Ohne auf seine Notizen zu schauen, ging er sie Punkt für Punkt durch. Es war der stärkste Teil seiner Rede. Lindners neue Agenda-Politik umfasst altbekannte Forderungen wie die sofortige Abschaffung des Solidaritätszuschlags und weitere Steuerentlastungen, aber auch eine ganze Reihe sozialpolitischer Reformideen. Lindner will die Zuverdienstgrenzen für Hartz-4-Empfänger neu regeln. Es könne nicht sein, der zusätzlich zu Transferleistungen arbeiten wolle, am Ende des Monats weniger Einkommen habe. „Das ist die Perversion der Leistungsgerechtigkeit.“ Robert Habecks Idee eines Garantieeinkommens nannte er „unsozial“.
Lindner forderte zudem, dass Rentner in Grundsicherung nicht automatisch ihre private Versorge verlieren. Er kritisierte, dass der Mindestlohn angehoben werde, aber die 450-Euro-Grenze bei Minijobs nicht gleich mit. Klar sei, dass die Lohnzusatzkosten deutlich unter 40 Prozent fallen und der Sparerfreibetrag steigen müsse. Lindner schloss diese Redepassage mit einem Satz für die wirtschaftsliberale Seele: „Es gibt in einem Sozialstaat nämlich auch eine Verantwortung für diejenigen, die ihn bezahlen.“
Trotz aller Loblieder auf Friedrich Merz, stellte Lindner klar, die FDP sei kein Sammelbecken für enttäuschte Merz-Anhänger. „Freiheit ist unser der Grundwert in allen Fragen.“ Deshalb schob er nach den ökonomischen Freiheiten gleich noch eine zweite Agenda hinterher: eine für „Selbstbestimmung und Liberalität“. Was er damit konkret meint? Erstens, Paragraph 219a abschaffen. Zweitens, Zivilpakt einführen. Drittens, neue Formen des Arbeitens fördern. Und so weiter. Auch der Lindner-Klassiker von der Förderung lebenslangen Lernens ist jetzt eine Agenda-Forderung. Neu verkürzt auf: „Midlife-Bafög statt Midlife-Crisis.“
Besserer Klimaschutz und mehr Europa
Im letzten Drittel seiner Rede widmete sich der FDP-Chef schließlich den von den JuLis geforderten Antworten auf den Klimawandel. An ökologische Verantwortung müsse man die FDP nicht erst erklären, sagte Lindner und kündigte an, diese Traditionslinie der FDP wieder mehr hervorheben zu wollen. Er kritisierte „ein Misstrauen gegenüber menschlicher Vernunft“ und schlug ein Gegenmodell vor. Statt Planwirtschaft, Verboten und Belehrungen, brauche es eine Politik, die „ökonomische Vernunft und Selbstbestimmung in den Dienst ökologischer stellt“.
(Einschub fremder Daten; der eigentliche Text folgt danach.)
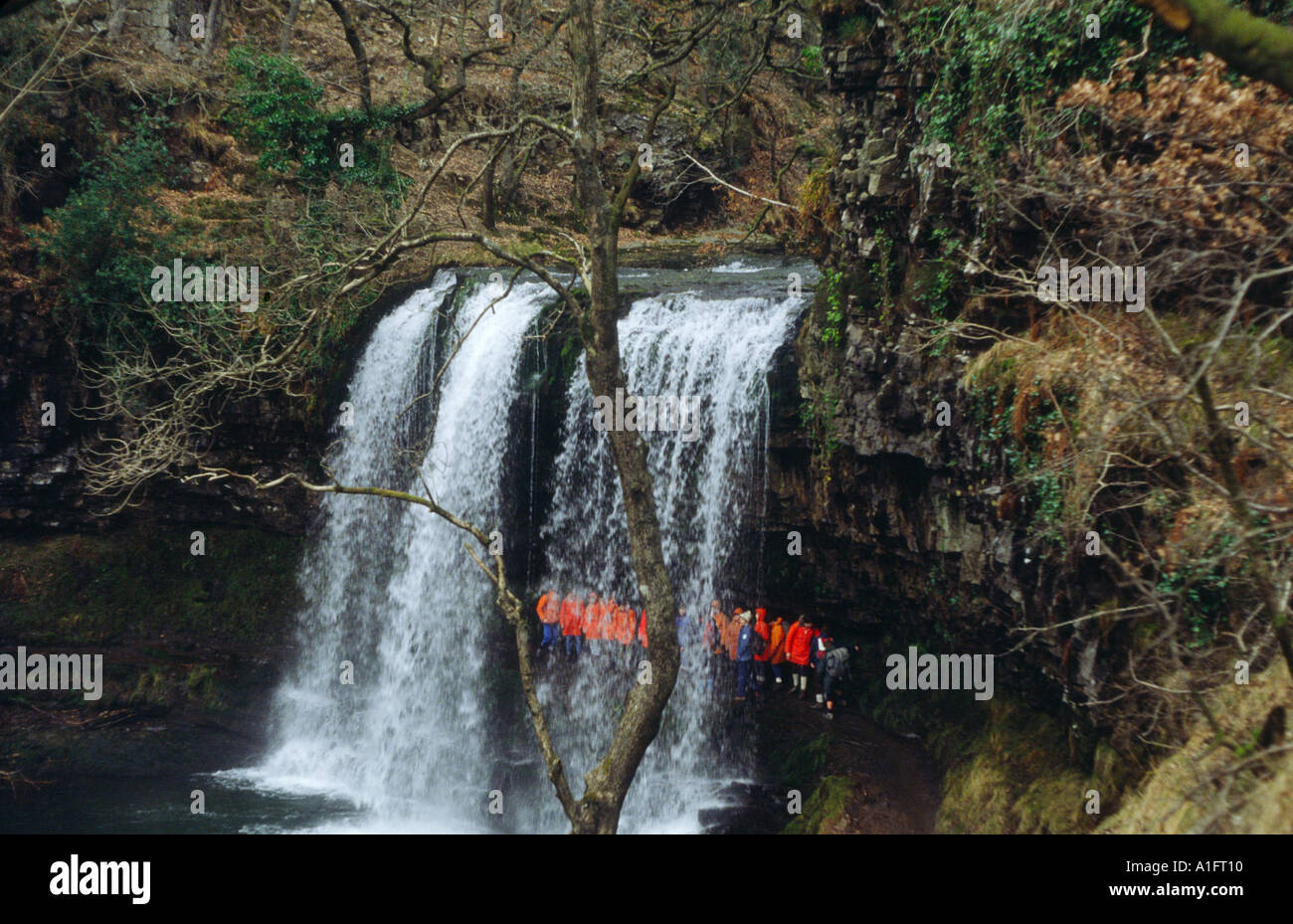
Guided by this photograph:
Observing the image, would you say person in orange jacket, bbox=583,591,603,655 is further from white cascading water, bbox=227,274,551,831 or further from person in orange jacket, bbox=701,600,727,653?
white cascading water, bbox=227,274,551,831

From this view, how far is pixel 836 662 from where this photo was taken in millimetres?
12062

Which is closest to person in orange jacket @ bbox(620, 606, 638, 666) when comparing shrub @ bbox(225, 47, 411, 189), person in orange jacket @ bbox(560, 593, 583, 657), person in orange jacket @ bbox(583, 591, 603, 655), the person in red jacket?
person in orange jacket @ bbox(583, 591, 603, 655)

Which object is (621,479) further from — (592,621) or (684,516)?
(592,621)

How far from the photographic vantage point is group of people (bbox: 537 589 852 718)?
1225 centimetres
Lindner schloss mit einer Motivation an die anwesenden FDP-Mitglieder mit Blick auf die Europawahl, die keine Protestwahl sei, sondern eine Richtungswahl. Er kritisierte antieuropäische Tendenzen in Osteuropa und die Verbindung der Union zu Ungarns Ministerpräsident Viktor Orban. Was sich die FDP für Europa wünscht, bekamen die Gäste dann noch am Ausgang der Oper in die Hand gedrückt: eine blaue Baseball-Kappen mit dem Schriftzug „Make Europe great again“.